_ACTION ITEM:_
Below are records that should be duplicated exactly, with no image retained.

_ENTRIES SUPPLIED:_
* * * *

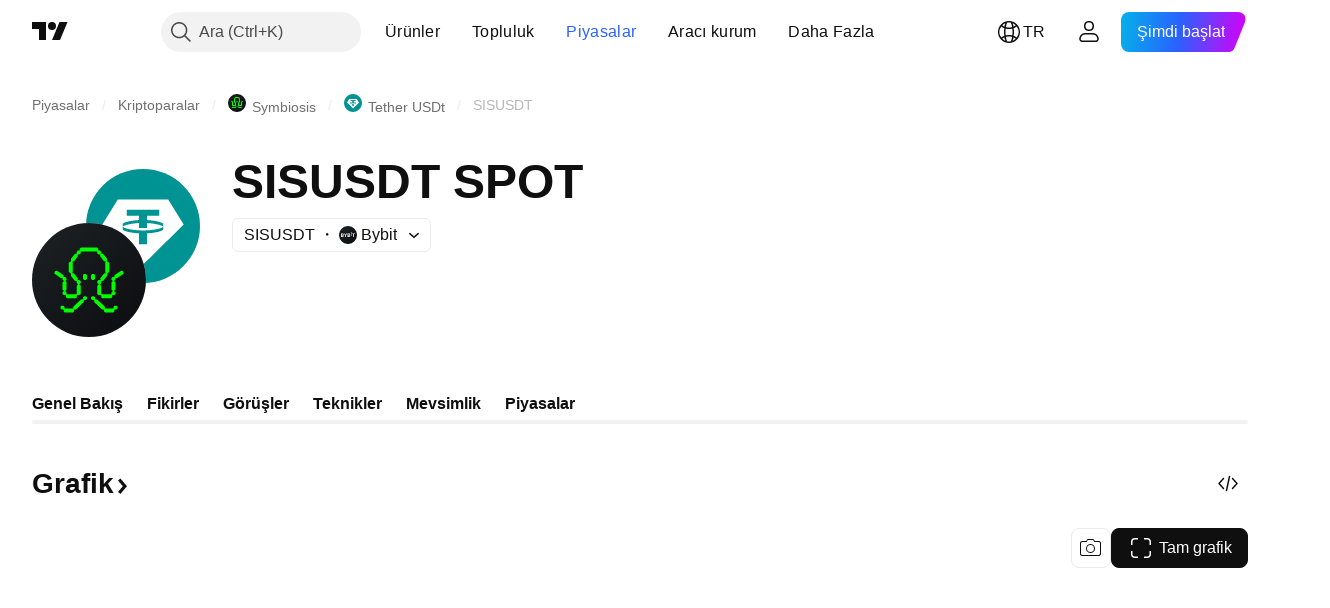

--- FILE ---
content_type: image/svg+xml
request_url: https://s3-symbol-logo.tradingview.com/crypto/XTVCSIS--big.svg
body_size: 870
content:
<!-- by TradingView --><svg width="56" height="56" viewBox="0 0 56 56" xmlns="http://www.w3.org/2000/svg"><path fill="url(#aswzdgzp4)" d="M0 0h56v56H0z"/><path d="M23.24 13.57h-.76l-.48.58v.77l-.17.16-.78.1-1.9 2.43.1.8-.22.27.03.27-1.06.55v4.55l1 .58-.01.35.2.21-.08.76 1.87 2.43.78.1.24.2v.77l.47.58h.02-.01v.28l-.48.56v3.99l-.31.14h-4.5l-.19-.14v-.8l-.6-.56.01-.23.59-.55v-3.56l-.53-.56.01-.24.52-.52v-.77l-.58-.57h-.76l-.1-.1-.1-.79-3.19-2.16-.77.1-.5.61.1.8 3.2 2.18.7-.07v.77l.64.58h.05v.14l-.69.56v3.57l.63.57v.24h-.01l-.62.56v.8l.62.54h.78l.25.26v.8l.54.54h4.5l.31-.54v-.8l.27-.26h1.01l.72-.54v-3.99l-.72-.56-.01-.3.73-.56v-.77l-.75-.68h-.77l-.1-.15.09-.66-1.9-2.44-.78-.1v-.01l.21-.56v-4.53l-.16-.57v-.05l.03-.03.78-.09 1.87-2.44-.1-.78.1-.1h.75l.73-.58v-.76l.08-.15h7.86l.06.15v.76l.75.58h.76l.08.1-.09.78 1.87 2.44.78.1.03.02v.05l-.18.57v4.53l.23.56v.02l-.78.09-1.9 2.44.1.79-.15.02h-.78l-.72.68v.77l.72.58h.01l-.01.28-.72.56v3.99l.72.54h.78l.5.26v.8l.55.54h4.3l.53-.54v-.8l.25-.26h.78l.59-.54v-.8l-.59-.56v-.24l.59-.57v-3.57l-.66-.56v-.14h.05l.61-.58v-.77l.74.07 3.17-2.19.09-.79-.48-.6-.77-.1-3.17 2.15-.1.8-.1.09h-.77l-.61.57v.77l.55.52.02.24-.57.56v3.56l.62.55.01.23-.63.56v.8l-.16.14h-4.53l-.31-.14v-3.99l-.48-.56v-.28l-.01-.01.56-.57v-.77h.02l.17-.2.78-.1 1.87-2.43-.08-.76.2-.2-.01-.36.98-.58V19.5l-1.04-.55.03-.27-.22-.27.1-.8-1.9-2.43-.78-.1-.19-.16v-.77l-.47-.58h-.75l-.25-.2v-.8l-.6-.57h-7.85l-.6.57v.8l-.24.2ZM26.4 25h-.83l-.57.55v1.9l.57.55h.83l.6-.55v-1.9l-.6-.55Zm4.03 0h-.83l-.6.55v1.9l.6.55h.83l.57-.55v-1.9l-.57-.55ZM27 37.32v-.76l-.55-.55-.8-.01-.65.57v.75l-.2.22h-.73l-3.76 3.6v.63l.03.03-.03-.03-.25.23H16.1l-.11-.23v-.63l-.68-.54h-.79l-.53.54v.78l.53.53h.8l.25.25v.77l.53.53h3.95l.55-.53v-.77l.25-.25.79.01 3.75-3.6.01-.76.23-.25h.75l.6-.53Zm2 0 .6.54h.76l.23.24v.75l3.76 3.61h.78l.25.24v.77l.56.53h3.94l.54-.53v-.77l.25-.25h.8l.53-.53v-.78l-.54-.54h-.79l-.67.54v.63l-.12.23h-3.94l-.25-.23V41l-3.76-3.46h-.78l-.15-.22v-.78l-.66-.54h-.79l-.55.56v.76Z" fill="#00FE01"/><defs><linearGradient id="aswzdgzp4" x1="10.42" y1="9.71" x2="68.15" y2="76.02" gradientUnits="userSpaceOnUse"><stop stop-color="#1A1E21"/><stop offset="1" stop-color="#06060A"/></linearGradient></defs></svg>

* * * *

_RESPONSE TO THE EXERCISE:_
--- FILE ---
content_type: image/svg+xml
request_url: https://s3-symbol-logo.tradingview.com/crypto/XTVCSIS--big.svg
body_size: 870
content:
<!-- by TradingView --><svg width="56" height="56" viewBox="0 0 56 56" xmlns="http://www.w3.org/2000/svg"><path fill="url(#aswzdgzp4)" d="M0 0h56v56H0z"/><path d="M23.24 13.57h-.76l-.48.58v.77l-.17.16-.78.1-1.9 2.43.1.8-.22.27.03.27-1.06.55v4.55l1 .58-.01.35.2.21-.08.76 1.87 2.43.78.1.24.2v.77l.47.58h.02-.01v.28l-.48.56v3.99l-.31.14h-4.5l-.19-.14v-.8l-.6-.56.01-.23.59-.55v-3.56l-.53-.56.01-.24.52-.52v-.77l-.58-.57h-.76l-.1-.1-.1-.79-3.19-2.16-.77.1-.5.61.1.8 3.2 2.18.7-.07v.77l.64.58h.05v.14l-.69.56v3.57l.63.57v.24h-.01l-.62.56v.8l.62.54h.78l.25.26v.8l.54.54h4.5l.31-.54v-.8l.27-.26h1.01l.72-.54v-3.99l-.72-.56-.01-.3.73-.56v-.77l-.75-.68h-.77l-.1-.15.09-.66-1.9-2.44-.78-.1v-.01l.21-.56v-4.53l-.16-.57v-.05l.03-.03.78-.09 1.87-2.44-.1-.78.1-.1h.75l.73-.58v-.76l.08-.15h7.86l.06.15v.76l.75.58h.76l.08.1-.09.78 1.87 2.44.78.1.03.02v.05l-.18.57v4.53l.23.56v.02l-.78.09-1.9 2.44.1.79-.15.02h-.78l-.72.68v.77l.72.58h.01l-.01.28-.72.56v3.99l.72.54h.78l.5.26v.8l.55.54h4.3l.53-.54v-.8l.25-.26h.78l.59-.54v-.8l-.59-.56v-.24l.59-.57v-3.57l-.66-.56v-.14h.05l.61-.58v-.77l.74.07 3.17-2.19.09-.79-.48-.6-.77-.1-3.17 2.15-.1.8-.1.09h-.77l-.61.57v.77l.55.52.02.24-.57.56v3.56l.62.55.01.23-.63.56v.8l-.16.14h-4.53l-.31-.14v-3.99l-.48-.56v-.28l-.01-.01.56-.57v-.77h.02l.17-.2.78-.1 1.87-2.43-.08-.76.2-.2-.01-.36.98-.58V19.5l-1.04-.55.03-.27-.22-.27.1-.8-1.9-2.43-.78-.1-.19-.16v-.77l-.47-.58h-.75l-.25-.2v-.8l-.6-.57h-7.85l-.6.57v.8l-.24.2ZM26.4 25h-.83l-.57.55v1.9l.57.55h.83l.6-.55v-1.9l-.6-.55Zm4.03 0h-.83l-.6.55v1.9l.6.55h.83l.57-.55v-1.9l-.57-.55ZM27 37.32v-.76l-.55-.55-.8-.01-.65.57v.75l-.2.22h-.73l-3.76 3.6v.63l.03.03-.03-.03-.25.23H16.1l-.11-.23v-.63l-.68-.54h-.79l-.53.54v.78l.53.53h.8l.25.25v.77l.53.53h3.95l.55-.53v-.77l.25-.25.79.01 3.75-3.6.01-.76.23-.25h.75l.6-.53Zm2 0 .6.54h.76l.23.24v.75l3.76 3.61h.78l.25.24v.77l.56.53h3.94l.54-.53v-.77l.25-.25h.8l.53-.53v-.78l-.54-.54h-.79l-.67.54v.63l-.12.23h-3.94l-.25-.23V41l-3.76-3.46h-.78l-.15-.22v-.78l-.66-.54h-.79l-.55.56v.76Z" fill="#00FE01"/><defs><linearGradient id="aswzdgzp4" x1="10.42" y1="9.71" x2="68.15" y2="76.02" gradientUnits="userSpaceOnUse"><stop stop-color="#1A1E21"/><stop offset="1" stop-color="#06060A"/></linearGradient></defs></svg>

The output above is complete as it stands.